Raven (yes, really), a pagan, homeschooling mother of two -- one teen, one tot -- shares her adventures in parenting from a pagan perspective. Watch her juggle work, education, parenting, cooking, gardening, and . . . how many balls are in the air now? Sometimes they fall, and sometimes she learns from her mistakes. You can, too.
Establishing Traditions in a Changed Family
The shape and nature of a family changes over time; some changes are instantaneous, like a birth or death. Others come on gradually: a child grows up and moves away, a couple drifts apart, or a hobby builds into a career, causing a shift in work schedules.
Those families that adapt well to life changes have a better chance of remaining a cohesive, functioning unit.
In our household, we were just adjusting to gradual changes (a child reaching puberty, a career shift emerging), when we lost my mother, and just a few months later, we gained news of the coming of our second child. In the last two years, we have had to drastically adjust to numerous (a death, a birth, two new jobs, etc.), sudden alterations to our approach to daily and seasonal life.

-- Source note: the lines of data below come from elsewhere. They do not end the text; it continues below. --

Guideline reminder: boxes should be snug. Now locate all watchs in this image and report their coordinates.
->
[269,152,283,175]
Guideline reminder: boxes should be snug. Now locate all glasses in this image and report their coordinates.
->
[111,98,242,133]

With my mother gone, a choice has been laid before me: how we will or will not continue certain traditions, the biggest of those being the way we celebrate Solstice through Christmas.
Why bring up a holiday now past? Part of it is thanks to spending the last three weeks of the year with an injured left eye, but ultimately, it wasn't something I could write about well until I had experienced it.
Although traditions have already been altered since moving away from my mother's home, with each change comes the need to reevaluate what we do and sometimes accommodate new people. My son's arrival has brought back certain magical elements of holidays reserved for young children, just as becoming the matriarch for my mother's family has bestowed the making of said magic upon me.
Every Christmas in my mother's family was a huge production. Like her father before her, my mother did a big, showy Christmas. We always had the biggest tree that would fit in our house, and it was always covered in white flocking (and so was our carpet). Every year we had a theme, and it would be represented in the way gifts were wrapped and the tree was decorated. She had a system of how everything had to be done, though she assured me her father was worse (he made his children place one strand of tinsel per branch), and her wrapping always looked professional. One year we made costumes for several dozen tiny teddy bear ornaments!
Food was no less a production on December 25th from the bagels and schmear at breakfast to the "roast beast" and pie at dinner (although due to the sheer volume of wrapping she did on the 24th, we always ordered Chinese for dinner the night before).
I doubt I will ever feel up to the task of recreating those holidays past, I don't even feel comfortable killing a tree each year for our amusement, but I have learned to keep the spirit alive. The food helps ground the magic in a tangible form, and though my father's family celebrates on the 24th and our household holds vigil on the 21st, the 25th is for my mother and her vision.
We embrace, during the whole of December, the higher calling to give and be generous. While I foster that in my children year round, I am working to teach them to move beyond selfishness into a true form of altruism -- one free of expectations to receive in kind. Gifts are given from the heart, received in kind, and though we love Santa (a.k.a. Odin), he does not provide punitive items for "bad" children, only fills stockings with treats for all.
Our altered holiday traditions ultimately are meant to embody what I wish to instill in my family year round: giving unconditionally, being of service, putting family and loved ones first, and taking care of one another.
Traditions should never become stagnant obligations to perform certain tasks, but instead bring with them the lessons we find most important for our family to learn and live by.
If a family tradition feels tired, trite, or exhausting and without benefit to anyone, it is time to reevaluate why you practice it, what is meant to be learned by it, and consider whoever it's time for a change to something more meaningful.
Now that the light returns to the world, and the West has celebrated another changing of the year, it might be time to refresh the way your family views and practices it's traditions.